**La consigne:**
Répondez aux questions suivantes d'après l'extrait fourni ci-dessous :
(a) Selon la première réplique, de quoi le gouvernement se charge-t-il ?
(b) Quel budget l'économiste attribue-t-il à son interlocuteur ?
(c) Au profit de qui l'économiste dit-il que les contribuables sont obligés de payer un impôt ?
---- Extrait fourni
Vous négligez de dire que le gouvernement se charge de récompenser les hommes qui se distinguent dans la carrière des sciences et des lettres. La société a des récompenses et des bonheurs pour les vrais savants et les vrais littérateurs.

L'ÉCONOMISTE.

Oui ; et ce n'est pas ce qu'il y a de moins absurde dans ce système absurde. Voyez plutôt ! Vous dépréciez la propriété des vrais savants et des vrais littérateurs dans l'intérêt prétendu de la postérité. Mais je ne sais quel sentiment d'équité naturelle vous avertit que vous les spoliez. Vous prélevez donc sur la société un impôt dont vous leur allouez le produit. Vous avez un budget des beaux-arts et des lettres. Je suppose que les fonds de ce budget soient toujours équitablement répartis ; qu'ils aillent directement à ceux-là que la loi a atteint (et vous savez si l'hypothèse est fondée), cette indemnité en est-elle moins entachée d'iniquité ? Est-il juste d'obliger les contribuables à payer un impôt au profit des consommateurs de livres de l'avenir ? N'est-ce pas un communisme de la pire espèce que ce communisme d'outre-tombe ?
--------
---- Extrait source
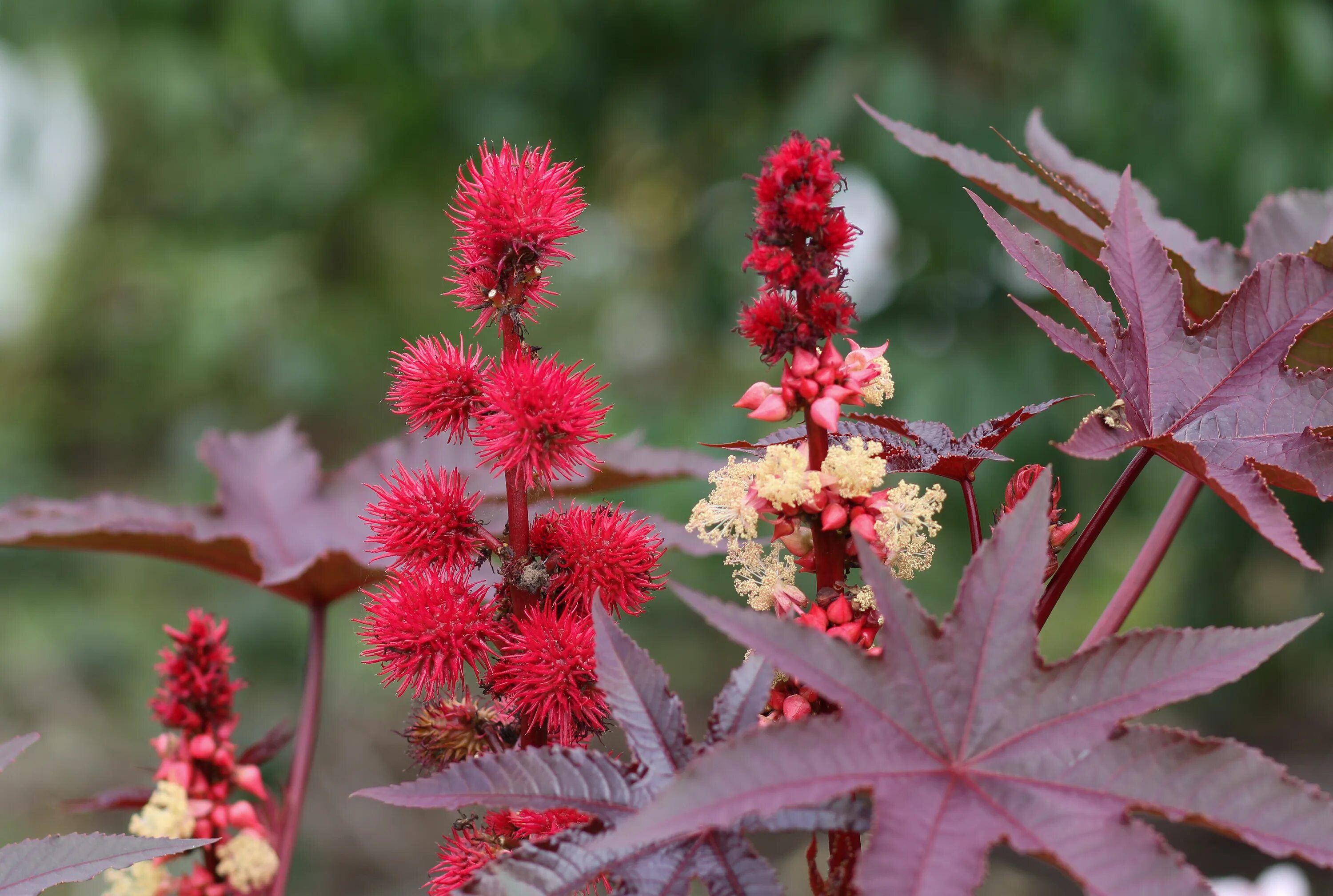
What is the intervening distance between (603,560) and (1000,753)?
0.20 m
--------
**Solution rédigée:**
(a) Il se charge de récompenser les hommes qui se distinguent dans la carrière des sciences et des lettres.
(b) Un budget des beaux-arts et des lettres.
(c) Au profit des consommateurs de livres de l'avenir.